DOCUMENT SEGMENT:
# GROMING QUESTION



## momtothree (May 19, 2013)

I was wondering how hard is it to groom your own dogs? I have 3 and with the weather being bad I can't seem to keep them on their grooming schedule.

What clippers etc would I need to get? 

I also have arthritis in my hands, and shoulders, so is this something I could even attempt to do or would I just be wasting my money buying clippers?

I can't stand when they start growing out and you can't see their faces. 

Any thoughts or suggestions would be greatly appreciated.


----------



## Lalla (Jul 30, 2013)

Hullo, Momtothree; I have two, a Havanese and a Coton de Tulear. I've never sent them to a groomer (I've had Cotons for ten years, my Havanese for 10 months) although on a bad hair day I do sometimes think about it. I'm put off by the many horror stories, although there are equal numbers of success stories. I am lucky in that I do not have arthritis, and if I did might think far more seriously about getting help. Cuba, my Havanese, has just got to the stage where I can put her hair up in a topknot, which keeps it out of her eyes; before it grew long enough I used dog hair-gel (amazon has it), and still use a bit on the hair under the eyes. Tycho, my Coton, now has a trim for his fringe (bangs, I mean - I'm English!), but I'm not sure it's a road I would go down again, it's a bit of an on-going job and I'm not sure I'm that happy with it. You don't say how old your dogs are, so I'm not sure whether you've been through the coat-blowing phase? Cuba is yet to reach this dread time. If you search for 'grooming' you will find lots and lots of good advice on equipment needed, favourite shampoos and conditioners, de-matting sprays, dryers, clippers, nail-grinders, brushes and combs.

Saved data entries:
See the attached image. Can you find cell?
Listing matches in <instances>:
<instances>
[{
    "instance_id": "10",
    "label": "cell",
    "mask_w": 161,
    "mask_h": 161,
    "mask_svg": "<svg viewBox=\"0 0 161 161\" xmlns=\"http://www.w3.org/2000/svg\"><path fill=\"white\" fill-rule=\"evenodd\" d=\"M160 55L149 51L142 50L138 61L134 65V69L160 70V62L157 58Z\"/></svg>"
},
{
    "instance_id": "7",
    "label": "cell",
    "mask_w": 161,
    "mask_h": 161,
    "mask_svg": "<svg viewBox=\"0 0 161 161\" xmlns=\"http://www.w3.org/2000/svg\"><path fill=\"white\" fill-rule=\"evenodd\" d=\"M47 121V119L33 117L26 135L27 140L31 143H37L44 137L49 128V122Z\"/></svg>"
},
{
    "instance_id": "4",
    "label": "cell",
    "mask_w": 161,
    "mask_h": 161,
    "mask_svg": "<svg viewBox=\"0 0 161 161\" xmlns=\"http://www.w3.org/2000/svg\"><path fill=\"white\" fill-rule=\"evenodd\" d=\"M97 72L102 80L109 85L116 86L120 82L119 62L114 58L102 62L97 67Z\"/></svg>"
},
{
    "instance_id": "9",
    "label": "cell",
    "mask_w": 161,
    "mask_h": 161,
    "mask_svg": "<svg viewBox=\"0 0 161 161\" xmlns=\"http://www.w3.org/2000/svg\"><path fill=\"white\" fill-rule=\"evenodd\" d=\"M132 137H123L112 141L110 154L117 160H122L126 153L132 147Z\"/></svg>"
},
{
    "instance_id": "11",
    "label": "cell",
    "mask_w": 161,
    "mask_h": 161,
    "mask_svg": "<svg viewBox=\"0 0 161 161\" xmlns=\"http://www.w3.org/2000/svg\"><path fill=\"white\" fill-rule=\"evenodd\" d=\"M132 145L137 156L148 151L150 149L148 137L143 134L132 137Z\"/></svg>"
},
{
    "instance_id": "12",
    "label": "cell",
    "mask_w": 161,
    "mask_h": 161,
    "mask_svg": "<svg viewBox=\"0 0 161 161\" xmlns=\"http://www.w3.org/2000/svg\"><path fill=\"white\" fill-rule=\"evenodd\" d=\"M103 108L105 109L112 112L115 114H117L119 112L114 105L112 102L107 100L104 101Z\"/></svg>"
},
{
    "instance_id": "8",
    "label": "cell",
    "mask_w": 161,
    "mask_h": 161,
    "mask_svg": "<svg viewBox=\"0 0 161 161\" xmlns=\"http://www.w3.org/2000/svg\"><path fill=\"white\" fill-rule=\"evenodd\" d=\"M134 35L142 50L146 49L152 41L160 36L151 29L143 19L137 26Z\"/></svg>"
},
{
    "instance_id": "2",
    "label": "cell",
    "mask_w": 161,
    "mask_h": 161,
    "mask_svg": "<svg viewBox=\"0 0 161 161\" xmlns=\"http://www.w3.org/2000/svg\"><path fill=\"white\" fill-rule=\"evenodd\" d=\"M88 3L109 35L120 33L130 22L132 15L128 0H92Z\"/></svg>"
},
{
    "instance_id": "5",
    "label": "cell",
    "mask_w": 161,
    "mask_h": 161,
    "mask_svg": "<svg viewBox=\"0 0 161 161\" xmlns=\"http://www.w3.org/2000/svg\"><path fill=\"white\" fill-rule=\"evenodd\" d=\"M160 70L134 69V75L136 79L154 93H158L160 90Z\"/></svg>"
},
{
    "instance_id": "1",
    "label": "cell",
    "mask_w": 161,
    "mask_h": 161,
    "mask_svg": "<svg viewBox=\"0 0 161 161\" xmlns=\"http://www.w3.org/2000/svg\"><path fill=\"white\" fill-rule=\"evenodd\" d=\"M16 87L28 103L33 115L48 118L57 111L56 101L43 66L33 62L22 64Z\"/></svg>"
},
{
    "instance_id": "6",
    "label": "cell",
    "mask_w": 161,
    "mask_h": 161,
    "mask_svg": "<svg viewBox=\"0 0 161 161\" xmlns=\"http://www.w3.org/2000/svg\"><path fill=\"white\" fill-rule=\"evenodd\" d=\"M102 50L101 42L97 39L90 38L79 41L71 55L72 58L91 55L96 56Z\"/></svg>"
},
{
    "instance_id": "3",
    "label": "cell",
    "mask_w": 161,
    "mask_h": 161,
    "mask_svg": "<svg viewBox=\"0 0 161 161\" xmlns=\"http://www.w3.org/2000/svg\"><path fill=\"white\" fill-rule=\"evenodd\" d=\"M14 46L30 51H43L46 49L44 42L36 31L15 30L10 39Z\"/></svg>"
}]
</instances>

EXERCISE BRIEF: In the grooming thread above, what did Lalla use on Cuba's hair before it grew long enough for a topknot? Please answer in a few words.

ANSWER SECTION: Dog hair-gel.